Community-driven health systems
Strong community-led campaigns played a significant role in the swift emergency response in Nigeria, the most populous African nation, which was declared Ebola-free after just 19 cases.
As seen in Nigeria, community-driven health systems step in where government health systems fail by reaching marginalized, underserved and rural populations. Communities hold governments and donors accountable by ensuring that resources are spent effectively. Integrating community-driven health systems into public health systems is key to ensuring the roll out of UHC to everyone, everywhere.

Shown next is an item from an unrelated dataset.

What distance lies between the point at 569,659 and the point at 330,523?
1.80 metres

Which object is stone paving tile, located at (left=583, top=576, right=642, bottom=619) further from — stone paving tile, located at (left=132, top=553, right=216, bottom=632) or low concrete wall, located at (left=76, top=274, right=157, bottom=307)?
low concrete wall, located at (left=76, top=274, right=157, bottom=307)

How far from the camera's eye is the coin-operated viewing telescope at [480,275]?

Most of the care at community levels focuses on prevention. However, when faced with serious medical illnesses, there need to be connections between the community health worker, the general practitioner, the hospital and the entire health system. Donor assistance must support the building blocks of a country’s health system — and this includes community health systems.
Critically, as Joan Awunyo-Akaba, executive director at Future Generations International Ghana points out: “Health starts at the community level. We need to look at the social determinants of health: basic hygiene, access to clean water, sanitation, nutrition. If there is no running water, and children are defecating on rubbish dumps, what good is a hospital?”

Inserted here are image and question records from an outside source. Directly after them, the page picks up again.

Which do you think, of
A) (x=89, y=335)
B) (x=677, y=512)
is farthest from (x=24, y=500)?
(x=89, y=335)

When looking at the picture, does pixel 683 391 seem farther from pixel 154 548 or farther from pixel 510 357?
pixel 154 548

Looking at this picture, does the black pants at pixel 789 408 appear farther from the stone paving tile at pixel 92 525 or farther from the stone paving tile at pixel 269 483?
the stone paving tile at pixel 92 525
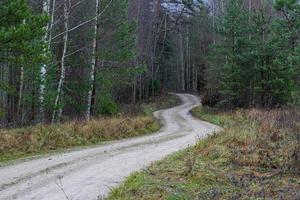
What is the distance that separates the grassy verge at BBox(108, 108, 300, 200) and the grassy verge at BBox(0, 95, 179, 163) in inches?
234

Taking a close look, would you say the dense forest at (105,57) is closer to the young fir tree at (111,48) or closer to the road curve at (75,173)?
the young fir tree at (111,48)

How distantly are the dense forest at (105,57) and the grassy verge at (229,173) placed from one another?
19.2 feet

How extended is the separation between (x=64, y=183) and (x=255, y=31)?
30703mm

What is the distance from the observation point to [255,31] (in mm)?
38750

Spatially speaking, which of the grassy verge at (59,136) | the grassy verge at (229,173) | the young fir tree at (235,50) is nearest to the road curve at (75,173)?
the grassy verge at (229,173)

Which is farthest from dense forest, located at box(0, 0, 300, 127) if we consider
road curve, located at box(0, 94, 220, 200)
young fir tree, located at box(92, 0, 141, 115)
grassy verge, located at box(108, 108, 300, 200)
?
grassy verge, located at box(108, 108, 300, 200)

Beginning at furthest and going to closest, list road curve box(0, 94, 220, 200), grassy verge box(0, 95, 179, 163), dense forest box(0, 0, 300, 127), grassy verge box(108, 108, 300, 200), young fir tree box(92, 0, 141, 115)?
1. young fir tree box(92, 0, 141, 115)
2. grassy verge box(0, 95, 179, 163)
3. dense forest box(0, 0, 300, 127)
4. road curve box(0, 94, 220, 200)
5. grassy verge box(108, 108, 300, 200)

Since 2005, G-8 governments have made successive commitments to address the critical shortage of health workers in developing countries. Yet, evidence of this has been sparse, at best.
Ebola has killed 5,000 people in Guinea, Sierra Leone and Liberia. Scaling up services to confront major infectious diseases is crucial, but the global community also needs to focus on strengthening health systems. Aid to HIV and AIDS, tuberculosis and malaria has taken precedence over building resilient health care systems and striking a balance between the two priorities will be imperative — as well as galvanizing donors to take action.
The EU should ensure that 50 percent of all new funding for health is directed towards health systems strengthening. Since health systems cannot properly function without health workers, 25 percent of all health spending should be allocated directly to human resources for health, according to the WHO. Partnerships must be established between governments, global institutions and communities to implement fully funded health systems, accountable and responsive to the needs of vulnerable and impoverished populations.
UHC ensures strong health systems, which are essential to poverty eradication. Healthy populations make for prosperous nations. Until everyone, everywhere has access to even the most basic of health care, we are at risk of further health crises like Ebola.